A large amount of software maintenance effort is spent on program comprehension. How to accurately and quickly get the functional features in a program becomes a hot issue in program comprehension. Some studies in this area are focused on extracting the topics by analyzing linguistic information in the source code based on the textual mining techniques. However, the extracted topics are usually composed of some standalone words and difficult to understand. In this paper, we attempt to solve this problem based on a novel program summarization technique. First, we propose to use latent semantic indexing and clustering to group source artifacts with similar vocabulary to analyze the composition of each package in the program. Then, some topics composed of a vector of independent words can be extracted based on latent semantic indexing. Finally, we employ Minipar, a nature language parser, to help generate the summaries. The summaries can effectively organize the words from the topics in the form of the predefined sentence based on some rules. With such form of summaries, developers can understand what the features the program has and their corresponding source artifacts.
通过程序摘要来支持程序理解
大量的软件维护工作花费在程序理解上。
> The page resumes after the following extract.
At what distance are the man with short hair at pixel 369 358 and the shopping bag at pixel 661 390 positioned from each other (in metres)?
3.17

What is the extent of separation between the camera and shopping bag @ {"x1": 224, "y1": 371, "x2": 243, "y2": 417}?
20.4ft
如何准确、快速地获取程序的功能特征,成为程序理解中的一个热点问题。这方面的一些研究主要是基于文本挖掘技术,通过分析源代码中的语言信息来提取主题。然而,提取的主题通常由一些独立的单词组成,难以理解。在本文中,我们尝试基于一种新颖的程序总结技术来解决这个问题。首先,我们提出使用潜在语义索引和聚类对具有相似词汇的源工件进行分组,以分析程序中每个包的组成。然后,基于潜在语义索引提取由独立词向量组成的主题。最后,我们使用自然语言解析器Minipar来帮助生成摘要。摘要可以根据一定的规则,有效地将主题中的单词组织成预定义句子的形式。有了这种形式的摘要,开发人员就可以了解程序具有哪些特性以及它们相应的源工件。
本文章由计算机程序翻译,如有差异,请以英文原文为准。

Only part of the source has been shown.